WRITTEN REQUEST:
Answer these about the Docker text below:
(a) Which command displays a container's logs?
(b) What does <USERNAME>/python-hello-world refer to?
(c) What do you do after modifying the app.py file?

If we do not get a response from our application, and if our application is not shown under the list of running containers we can view our logs for information, we use the string that was output when we did docker run as this is the container ID we tried to run
We can view our container logs with
docker container logs <CONTAINER ID>
Push to a Central Registry
We can push our docker images to Docker Hub by logging in, tagging our image with our username, and then pushing the image
docker login
docker tag python-hello-world <USERNAME>/python-hello-world
docker push <USERNAME>/python-hello-world
Note that the <USERNAME>/python-hello-world refers to a repository to which we want to push our image
Thereafter we can log into Docker Hub via our browser and see the image
Deploy a Change
We can modify our app.py file and simply rebuild and push our update
docker image build -t <USERNAME>/python-hello-world .

EXCERPTED DATA:

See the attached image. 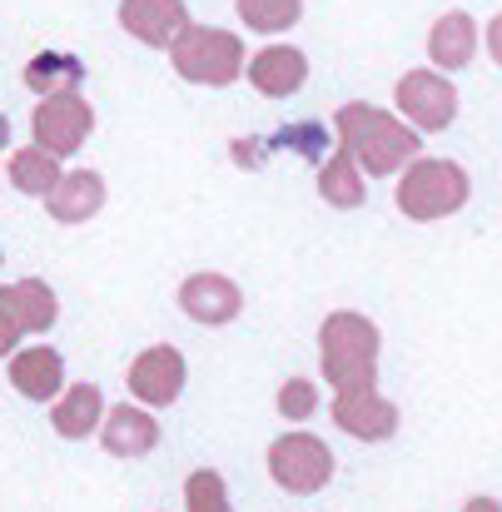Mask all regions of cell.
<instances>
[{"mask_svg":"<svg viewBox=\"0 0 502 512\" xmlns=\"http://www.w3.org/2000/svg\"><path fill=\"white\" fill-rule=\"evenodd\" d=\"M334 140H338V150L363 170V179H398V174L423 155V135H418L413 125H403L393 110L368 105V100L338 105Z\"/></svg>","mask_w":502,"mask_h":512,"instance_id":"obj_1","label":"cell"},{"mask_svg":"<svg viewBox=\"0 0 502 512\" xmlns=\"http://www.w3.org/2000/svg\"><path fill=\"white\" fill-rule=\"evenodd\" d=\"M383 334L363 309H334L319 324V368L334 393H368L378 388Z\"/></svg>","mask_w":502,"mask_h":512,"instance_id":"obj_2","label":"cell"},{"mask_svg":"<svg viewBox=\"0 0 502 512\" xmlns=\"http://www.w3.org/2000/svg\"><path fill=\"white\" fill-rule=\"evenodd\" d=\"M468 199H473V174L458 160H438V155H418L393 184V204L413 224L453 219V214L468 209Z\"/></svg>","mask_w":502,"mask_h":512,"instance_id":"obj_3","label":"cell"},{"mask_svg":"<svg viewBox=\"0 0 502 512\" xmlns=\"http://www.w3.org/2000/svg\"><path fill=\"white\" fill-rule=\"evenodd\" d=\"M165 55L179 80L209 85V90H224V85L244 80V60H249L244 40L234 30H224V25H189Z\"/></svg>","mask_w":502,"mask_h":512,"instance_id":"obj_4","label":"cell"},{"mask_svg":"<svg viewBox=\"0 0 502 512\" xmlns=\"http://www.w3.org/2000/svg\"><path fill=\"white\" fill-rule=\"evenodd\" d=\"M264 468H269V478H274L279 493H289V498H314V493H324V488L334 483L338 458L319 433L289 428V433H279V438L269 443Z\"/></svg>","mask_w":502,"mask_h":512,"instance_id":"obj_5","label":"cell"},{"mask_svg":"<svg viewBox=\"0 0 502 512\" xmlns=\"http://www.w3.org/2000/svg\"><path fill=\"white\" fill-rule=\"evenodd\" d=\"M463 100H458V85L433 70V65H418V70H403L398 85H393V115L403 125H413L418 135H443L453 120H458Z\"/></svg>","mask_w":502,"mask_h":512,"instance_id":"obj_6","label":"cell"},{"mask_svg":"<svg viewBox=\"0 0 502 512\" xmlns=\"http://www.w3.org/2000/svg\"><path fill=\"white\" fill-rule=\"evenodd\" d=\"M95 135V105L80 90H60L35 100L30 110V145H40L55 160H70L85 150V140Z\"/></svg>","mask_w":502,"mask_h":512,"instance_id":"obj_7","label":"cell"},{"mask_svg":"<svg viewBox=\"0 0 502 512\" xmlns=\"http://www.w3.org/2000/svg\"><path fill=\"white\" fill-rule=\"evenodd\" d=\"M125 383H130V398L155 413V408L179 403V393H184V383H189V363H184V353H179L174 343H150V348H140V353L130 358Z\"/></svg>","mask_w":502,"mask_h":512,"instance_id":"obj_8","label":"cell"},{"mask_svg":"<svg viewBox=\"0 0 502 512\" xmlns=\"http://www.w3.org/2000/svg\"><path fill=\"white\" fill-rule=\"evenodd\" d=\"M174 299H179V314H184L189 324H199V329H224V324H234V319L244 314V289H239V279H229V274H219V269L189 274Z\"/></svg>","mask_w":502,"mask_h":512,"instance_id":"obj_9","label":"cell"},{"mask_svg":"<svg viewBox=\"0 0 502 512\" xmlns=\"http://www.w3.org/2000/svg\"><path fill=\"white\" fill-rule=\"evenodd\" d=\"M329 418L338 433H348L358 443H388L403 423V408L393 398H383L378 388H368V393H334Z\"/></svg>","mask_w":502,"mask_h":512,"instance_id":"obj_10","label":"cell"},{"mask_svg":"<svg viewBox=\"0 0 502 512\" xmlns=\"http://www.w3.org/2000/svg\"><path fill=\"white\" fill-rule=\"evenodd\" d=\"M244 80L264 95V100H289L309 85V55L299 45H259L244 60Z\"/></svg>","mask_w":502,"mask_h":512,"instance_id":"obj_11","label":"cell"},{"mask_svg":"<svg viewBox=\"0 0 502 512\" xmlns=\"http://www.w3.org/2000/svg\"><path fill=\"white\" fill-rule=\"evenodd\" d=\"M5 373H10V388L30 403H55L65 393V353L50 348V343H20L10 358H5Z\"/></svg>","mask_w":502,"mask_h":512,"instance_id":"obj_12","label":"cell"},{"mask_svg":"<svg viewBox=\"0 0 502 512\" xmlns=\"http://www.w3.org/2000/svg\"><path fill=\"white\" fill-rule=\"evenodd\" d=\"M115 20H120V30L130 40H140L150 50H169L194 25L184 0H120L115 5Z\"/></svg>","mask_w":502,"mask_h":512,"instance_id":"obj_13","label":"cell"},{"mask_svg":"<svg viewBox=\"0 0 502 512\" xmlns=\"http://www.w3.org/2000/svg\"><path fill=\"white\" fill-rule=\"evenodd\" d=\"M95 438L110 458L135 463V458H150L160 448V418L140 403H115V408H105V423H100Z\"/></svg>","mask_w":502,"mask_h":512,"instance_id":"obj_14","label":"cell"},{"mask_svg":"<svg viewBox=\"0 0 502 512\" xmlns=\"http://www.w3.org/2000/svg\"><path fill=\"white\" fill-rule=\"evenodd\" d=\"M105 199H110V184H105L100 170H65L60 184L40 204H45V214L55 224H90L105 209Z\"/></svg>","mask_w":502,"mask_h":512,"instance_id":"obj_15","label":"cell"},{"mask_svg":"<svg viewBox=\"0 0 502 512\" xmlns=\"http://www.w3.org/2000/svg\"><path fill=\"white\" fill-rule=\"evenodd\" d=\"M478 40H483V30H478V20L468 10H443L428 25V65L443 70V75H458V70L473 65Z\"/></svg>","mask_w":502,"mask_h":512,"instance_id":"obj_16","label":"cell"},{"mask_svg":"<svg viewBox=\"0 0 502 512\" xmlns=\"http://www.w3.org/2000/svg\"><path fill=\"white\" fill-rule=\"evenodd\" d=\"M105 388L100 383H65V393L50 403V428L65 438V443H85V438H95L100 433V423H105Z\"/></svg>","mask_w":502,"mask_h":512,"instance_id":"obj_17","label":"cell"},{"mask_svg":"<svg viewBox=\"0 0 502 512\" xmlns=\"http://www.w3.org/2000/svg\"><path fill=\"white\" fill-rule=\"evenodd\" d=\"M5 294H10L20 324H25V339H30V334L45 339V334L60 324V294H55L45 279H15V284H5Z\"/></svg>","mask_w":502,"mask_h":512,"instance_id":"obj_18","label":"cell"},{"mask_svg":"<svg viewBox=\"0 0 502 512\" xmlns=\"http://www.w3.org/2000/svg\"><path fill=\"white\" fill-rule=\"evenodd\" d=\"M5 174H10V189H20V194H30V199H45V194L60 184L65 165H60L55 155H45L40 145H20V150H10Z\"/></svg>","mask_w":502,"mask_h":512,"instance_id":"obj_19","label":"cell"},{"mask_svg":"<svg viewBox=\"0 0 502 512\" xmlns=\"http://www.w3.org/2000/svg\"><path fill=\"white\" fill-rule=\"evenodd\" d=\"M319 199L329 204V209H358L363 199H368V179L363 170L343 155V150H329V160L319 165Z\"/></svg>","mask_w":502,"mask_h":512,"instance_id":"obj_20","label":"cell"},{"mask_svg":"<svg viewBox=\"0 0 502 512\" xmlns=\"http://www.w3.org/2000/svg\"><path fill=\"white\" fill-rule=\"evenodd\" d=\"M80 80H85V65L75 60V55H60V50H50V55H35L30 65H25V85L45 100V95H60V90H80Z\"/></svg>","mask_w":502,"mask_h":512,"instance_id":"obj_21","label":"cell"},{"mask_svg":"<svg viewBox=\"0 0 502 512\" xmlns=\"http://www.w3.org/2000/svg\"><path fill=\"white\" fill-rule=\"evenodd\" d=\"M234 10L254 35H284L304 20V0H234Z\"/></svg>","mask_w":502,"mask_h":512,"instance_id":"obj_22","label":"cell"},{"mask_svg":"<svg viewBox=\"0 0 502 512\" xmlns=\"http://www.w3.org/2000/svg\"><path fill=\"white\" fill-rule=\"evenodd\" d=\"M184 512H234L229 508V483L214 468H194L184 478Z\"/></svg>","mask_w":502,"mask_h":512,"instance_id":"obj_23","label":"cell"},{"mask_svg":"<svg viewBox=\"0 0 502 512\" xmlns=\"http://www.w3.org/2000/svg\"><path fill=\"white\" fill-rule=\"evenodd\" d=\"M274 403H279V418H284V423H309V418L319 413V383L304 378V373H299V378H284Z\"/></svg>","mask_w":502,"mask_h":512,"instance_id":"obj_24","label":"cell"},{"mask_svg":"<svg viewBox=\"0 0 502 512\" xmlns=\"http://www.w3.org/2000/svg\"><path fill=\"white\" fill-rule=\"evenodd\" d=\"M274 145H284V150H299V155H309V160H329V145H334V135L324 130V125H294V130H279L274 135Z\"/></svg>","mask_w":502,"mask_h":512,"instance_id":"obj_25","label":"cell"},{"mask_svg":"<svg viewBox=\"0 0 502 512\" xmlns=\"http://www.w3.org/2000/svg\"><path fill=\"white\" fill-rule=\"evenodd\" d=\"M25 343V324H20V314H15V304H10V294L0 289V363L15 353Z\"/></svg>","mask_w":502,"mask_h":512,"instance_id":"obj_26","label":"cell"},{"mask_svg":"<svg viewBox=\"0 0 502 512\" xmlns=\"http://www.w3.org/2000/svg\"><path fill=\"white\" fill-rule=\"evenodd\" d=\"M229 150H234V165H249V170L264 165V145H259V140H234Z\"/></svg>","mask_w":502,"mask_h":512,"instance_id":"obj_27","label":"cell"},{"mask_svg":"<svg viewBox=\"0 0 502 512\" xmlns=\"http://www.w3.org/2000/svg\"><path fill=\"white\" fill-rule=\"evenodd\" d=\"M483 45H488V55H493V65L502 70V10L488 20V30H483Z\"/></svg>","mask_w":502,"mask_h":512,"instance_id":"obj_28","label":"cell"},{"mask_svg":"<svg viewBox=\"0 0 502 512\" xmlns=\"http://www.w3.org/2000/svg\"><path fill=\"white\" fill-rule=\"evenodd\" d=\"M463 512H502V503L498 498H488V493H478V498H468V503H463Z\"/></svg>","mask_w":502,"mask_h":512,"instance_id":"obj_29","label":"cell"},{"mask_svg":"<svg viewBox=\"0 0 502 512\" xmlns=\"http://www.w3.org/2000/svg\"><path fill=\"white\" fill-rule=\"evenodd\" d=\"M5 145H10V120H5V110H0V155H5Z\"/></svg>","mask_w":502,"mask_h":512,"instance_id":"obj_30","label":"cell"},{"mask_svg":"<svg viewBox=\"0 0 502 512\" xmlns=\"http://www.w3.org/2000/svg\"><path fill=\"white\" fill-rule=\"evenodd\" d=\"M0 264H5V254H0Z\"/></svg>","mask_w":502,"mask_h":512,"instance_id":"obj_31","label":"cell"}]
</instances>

---

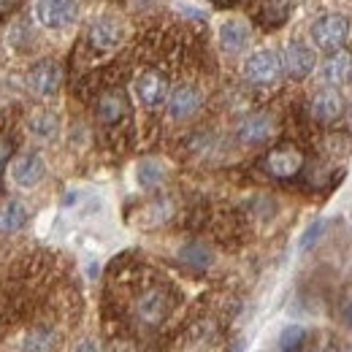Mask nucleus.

==

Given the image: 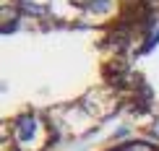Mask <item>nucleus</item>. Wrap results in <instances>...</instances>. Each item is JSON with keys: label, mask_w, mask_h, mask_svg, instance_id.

SOLVED EXERCISE:
(a) docker container logs <CONTAINER ID>
(b) A repository to which we want to push our image.
(c) Rebuild and push the update.